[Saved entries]
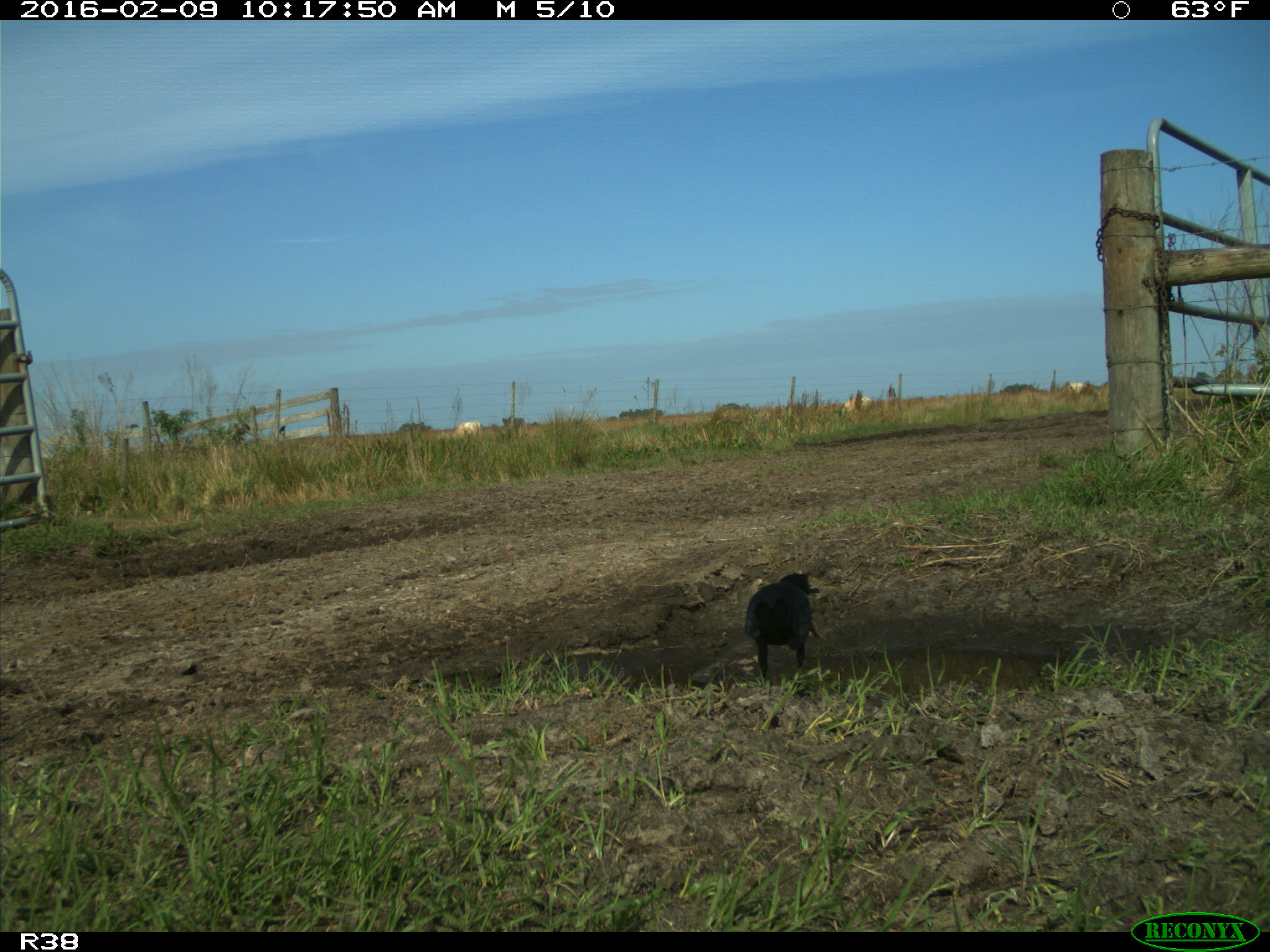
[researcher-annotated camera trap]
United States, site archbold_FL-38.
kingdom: Animalia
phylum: Chordata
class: Aves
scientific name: Aves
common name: birds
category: unidentified bird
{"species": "unidentified bird (birds) (Aves)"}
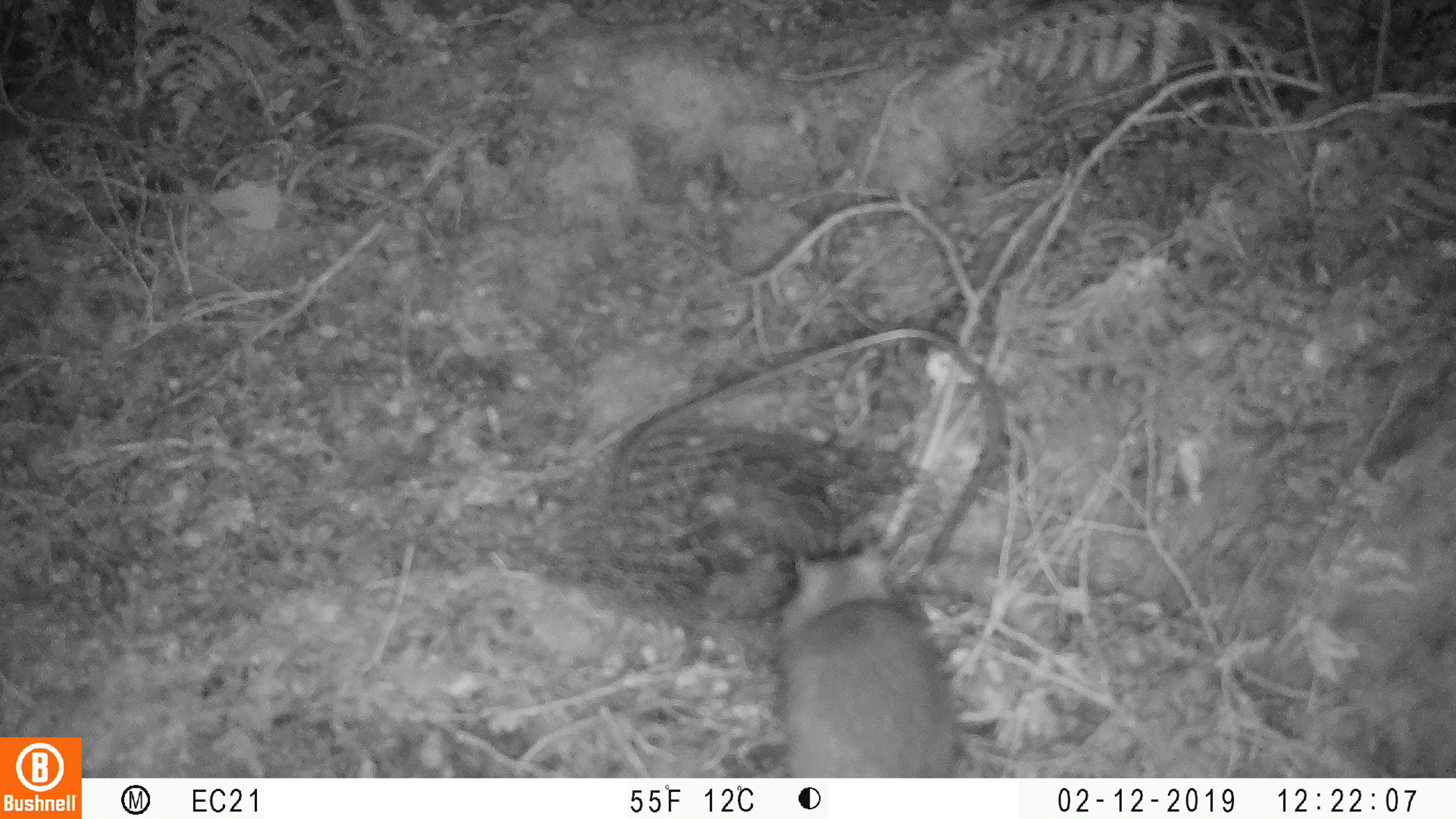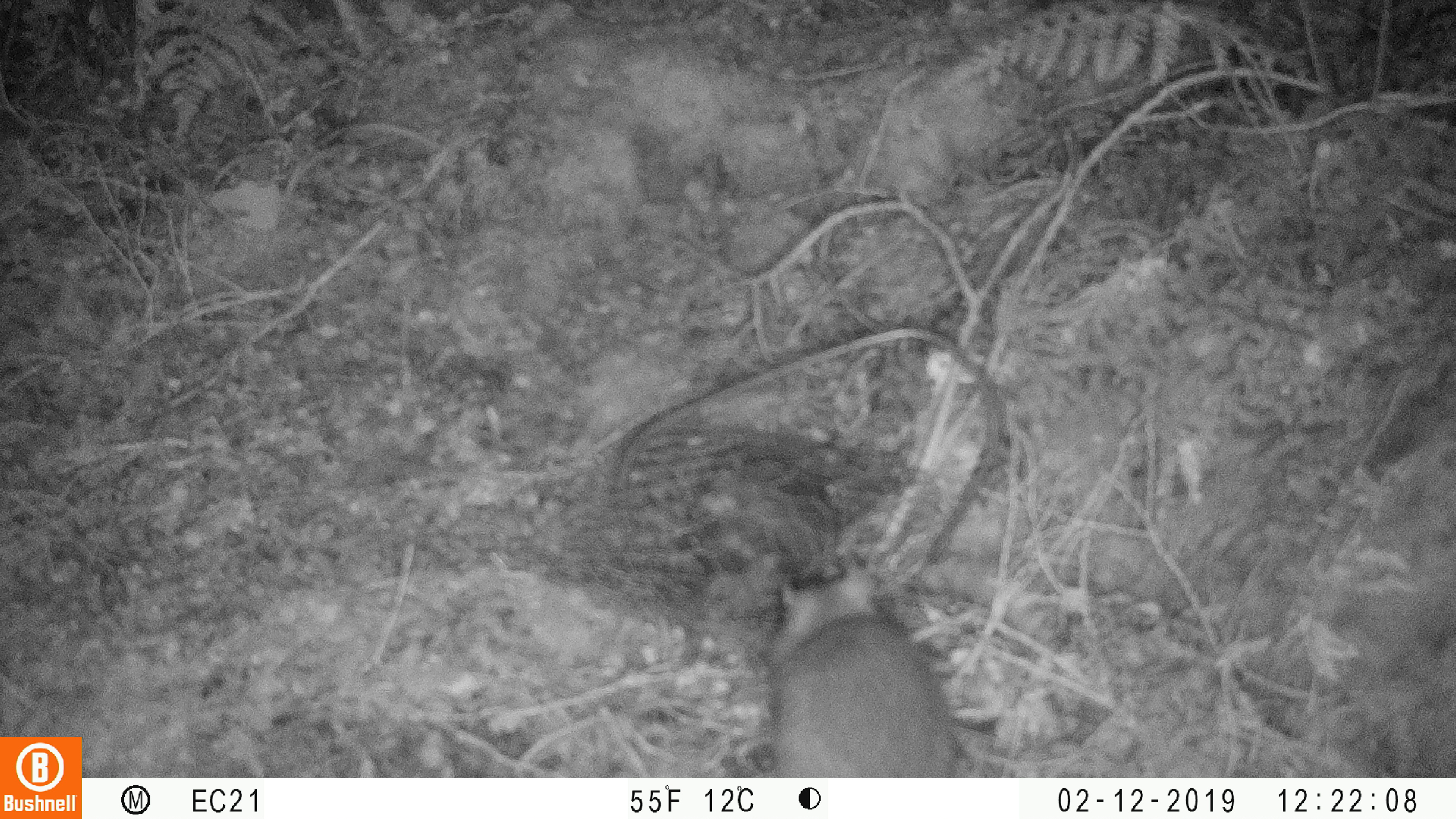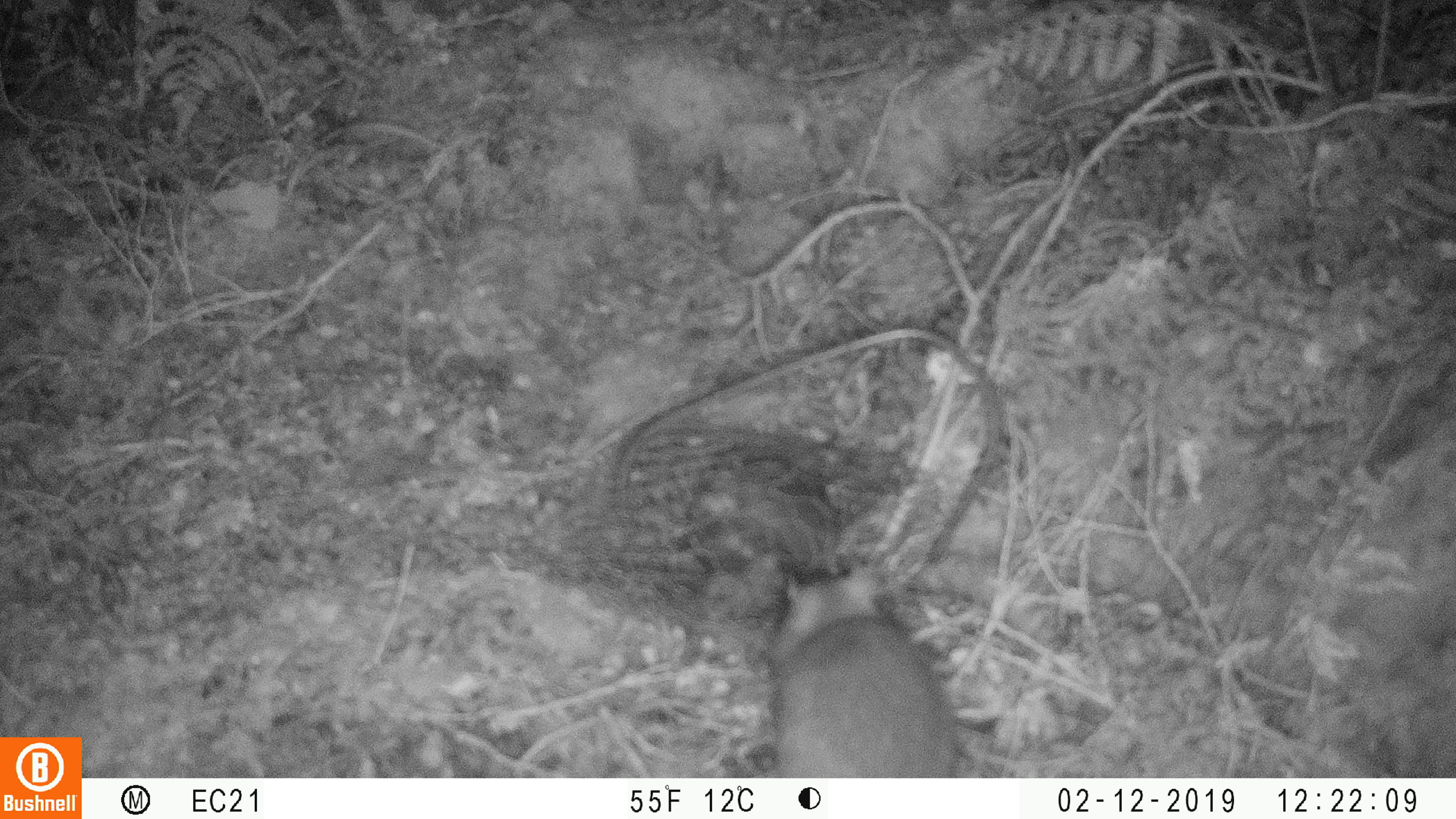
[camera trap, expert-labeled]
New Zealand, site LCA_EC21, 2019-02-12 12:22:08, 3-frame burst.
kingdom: Animalia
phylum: Chordata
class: Mammalia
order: Rodentia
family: Muridae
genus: Rattus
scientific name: Rattus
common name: rat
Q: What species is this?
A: Rat (Rattus).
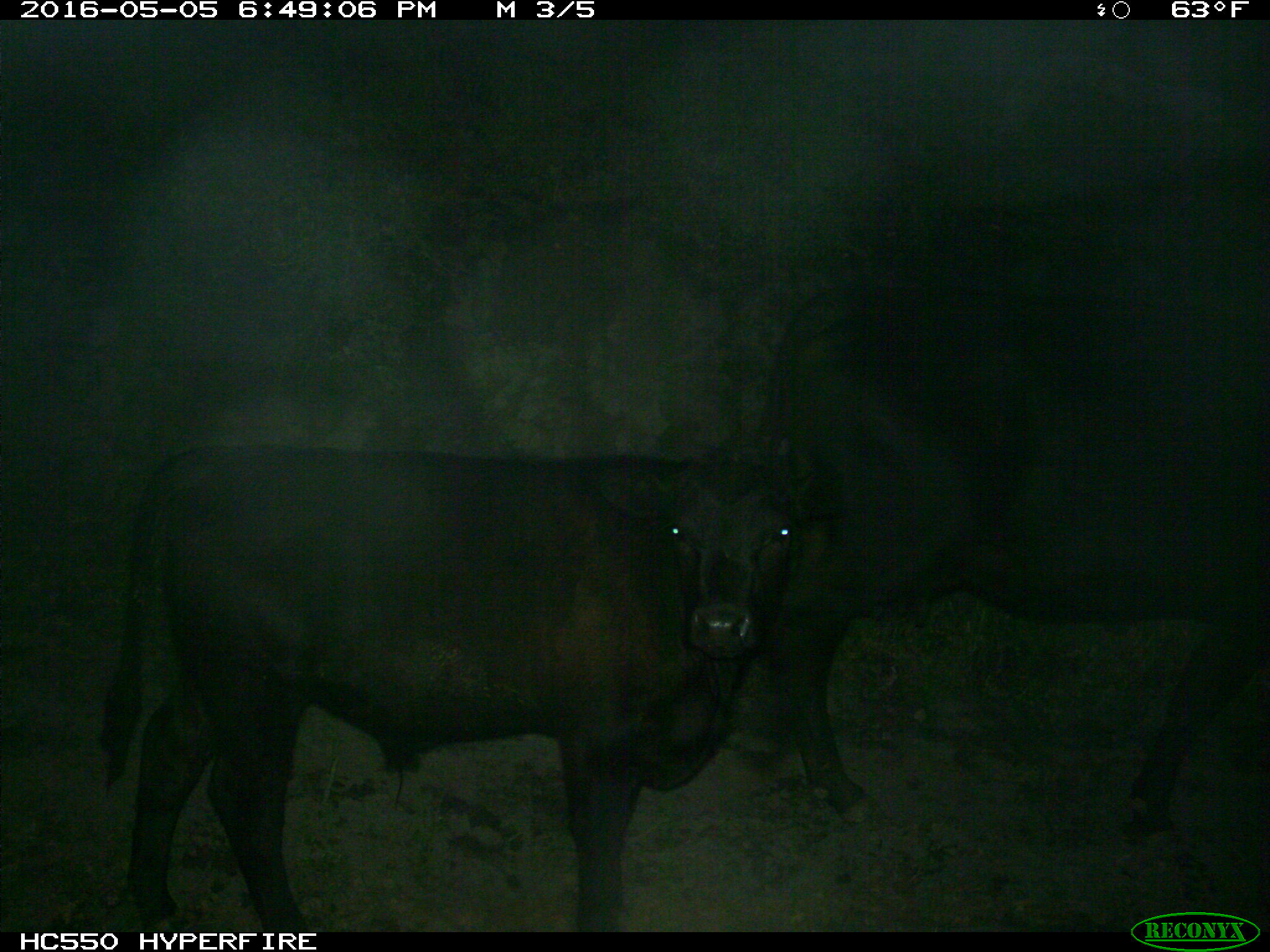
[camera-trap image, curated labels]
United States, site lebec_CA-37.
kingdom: Animalia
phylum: Chordata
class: Mammalia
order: Artiodactyla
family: Bovidae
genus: Bos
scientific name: Bos taurus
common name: domestic cow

# What this task involves:
Each entry above should be restated word for word, though no picture may appear in the copy.

# Finished task:
[researcher-annotated camera trap]
United States, site archbold_FL-38.
kingdom: Animalia
phylum: Chordata
class: Aves
scientific name: Aves
common name: birds
category: unidentified bird
{"species": "unidentified bird (birds) (Aves)"}
[camera trap, expert-labeled]
New Zealand, site LCA_EC21, 2019-02-12 12:22:08, 3-frame burst.
kingdom: Animalia
phylum: Chordata
class: Mammalia
order: Rodentia
family: Muridae
genus: Rattus
scientific name: Rattus
common name: rat
Q: What species is this?
A: Rat (Rattus).
[camera-trap image, curated labels]
United States, site lebec_CA-37.
kingdom: Animalia
phylum: Chordata
class: Mammalia
order: Artiodactyla
family: Bovidae
genus: Bos
scientific name: Bos taurus
common name: domestic cow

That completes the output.